任务之间的OpenCL共享内存 [英] OpenCL Shared Memory Among Tasks
问题描述
我一直在努力创建一个基于GPU的conway的游戏生活程序。如果您不熟悉,请参阅维基百科页面。我创建了一个版本,通过保持一个值数组,其中0表示死细胞,1是一个活的。内核然后简单地写入图像缓冲器数据阵列以基于单元数据绘制图像,然后检查每个单元的邻居以更新单元阵列以供下一次执行渲染。
I've been working to create a GPU based conway's game of life program. If you're not familiar with it, here is the Wikipedia Page. I created one version that works by keeping an array of values where 0 represents a dead cell, and 1 a live one.

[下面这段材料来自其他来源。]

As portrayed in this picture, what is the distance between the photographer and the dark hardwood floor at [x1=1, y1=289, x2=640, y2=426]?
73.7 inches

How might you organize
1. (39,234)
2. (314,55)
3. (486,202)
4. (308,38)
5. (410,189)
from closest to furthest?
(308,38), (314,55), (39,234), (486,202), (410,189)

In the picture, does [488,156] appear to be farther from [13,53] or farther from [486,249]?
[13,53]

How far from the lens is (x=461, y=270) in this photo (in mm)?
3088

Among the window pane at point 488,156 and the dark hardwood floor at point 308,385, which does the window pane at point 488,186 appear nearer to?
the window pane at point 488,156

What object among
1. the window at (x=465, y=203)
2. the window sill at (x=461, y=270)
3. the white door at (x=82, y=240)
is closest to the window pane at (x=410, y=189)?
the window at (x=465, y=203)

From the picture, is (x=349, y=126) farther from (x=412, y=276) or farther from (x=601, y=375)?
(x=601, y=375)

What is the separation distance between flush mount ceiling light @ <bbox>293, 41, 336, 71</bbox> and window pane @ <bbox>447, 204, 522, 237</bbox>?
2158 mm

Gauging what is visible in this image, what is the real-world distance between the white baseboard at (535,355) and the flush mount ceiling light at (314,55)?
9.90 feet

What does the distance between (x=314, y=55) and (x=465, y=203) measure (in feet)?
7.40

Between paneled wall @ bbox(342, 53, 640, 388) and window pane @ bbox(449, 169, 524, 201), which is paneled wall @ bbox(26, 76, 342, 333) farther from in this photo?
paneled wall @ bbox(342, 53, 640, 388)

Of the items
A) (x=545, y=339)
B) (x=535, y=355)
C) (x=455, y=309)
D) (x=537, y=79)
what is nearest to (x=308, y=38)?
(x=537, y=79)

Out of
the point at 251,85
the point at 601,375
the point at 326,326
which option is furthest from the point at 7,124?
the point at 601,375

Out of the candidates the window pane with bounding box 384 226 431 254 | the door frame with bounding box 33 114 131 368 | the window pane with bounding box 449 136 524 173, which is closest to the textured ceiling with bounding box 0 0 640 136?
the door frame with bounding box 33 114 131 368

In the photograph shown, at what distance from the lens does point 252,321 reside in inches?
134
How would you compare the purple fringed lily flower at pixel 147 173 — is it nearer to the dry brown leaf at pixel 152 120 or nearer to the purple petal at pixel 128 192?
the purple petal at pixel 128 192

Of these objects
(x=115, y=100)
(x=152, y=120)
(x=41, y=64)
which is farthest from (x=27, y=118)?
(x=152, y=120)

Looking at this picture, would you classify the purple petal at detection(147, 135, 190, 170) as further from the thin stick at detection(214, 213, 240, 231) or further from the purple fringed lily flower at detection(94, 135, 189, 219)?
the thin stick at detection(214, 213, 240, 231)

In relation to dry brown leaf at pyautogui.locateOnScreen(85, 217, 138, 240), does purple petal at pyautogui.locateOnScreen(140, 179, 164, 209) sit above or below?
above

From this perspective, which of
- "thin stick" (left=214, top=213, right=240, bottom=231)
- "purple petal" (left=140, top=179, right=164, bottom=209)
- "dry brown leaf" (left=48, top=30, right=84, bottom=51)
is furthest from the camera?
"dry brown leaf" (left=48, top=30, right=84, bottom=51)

The kernel then simply writes to an image buffer data array to draw an image based on the cell data and then checks each cell's neighbors to update the cell array for the next execution to render.
然而,更快的方法代替单元格的值,如果死亡则为负数,如果活着则为正数。该单元的数量表示其具有的加1的值(使得0是不可能的值,因为我们不能将0与0区分开)。然而,这意味着当产生或杀死一个单元格时,我们必须相应地更新它的八个邻居的值。因此,与只需要从相邻存储器槽读取的工作过程不同,该过程必须写入这些槽。这样做不一致,并且输出的数组无效。例如,单元格包含指示13个邻居的数字,例如14,一个不可能的值。代码是正确的,因为我在cpu上写了相同的过程,它的工作原理。测试后,我相信当任务试图写入内存同时有一个延迟,导致一个写入错误。例如,可能在读取阵列数据和设置之间存在延迟,其中数据被改变,使得另一任务的过程不正确。我试过使用信号和障碍,但只是学到了OpenCL和并行处理,并没有完全把握他们完全。内核如下。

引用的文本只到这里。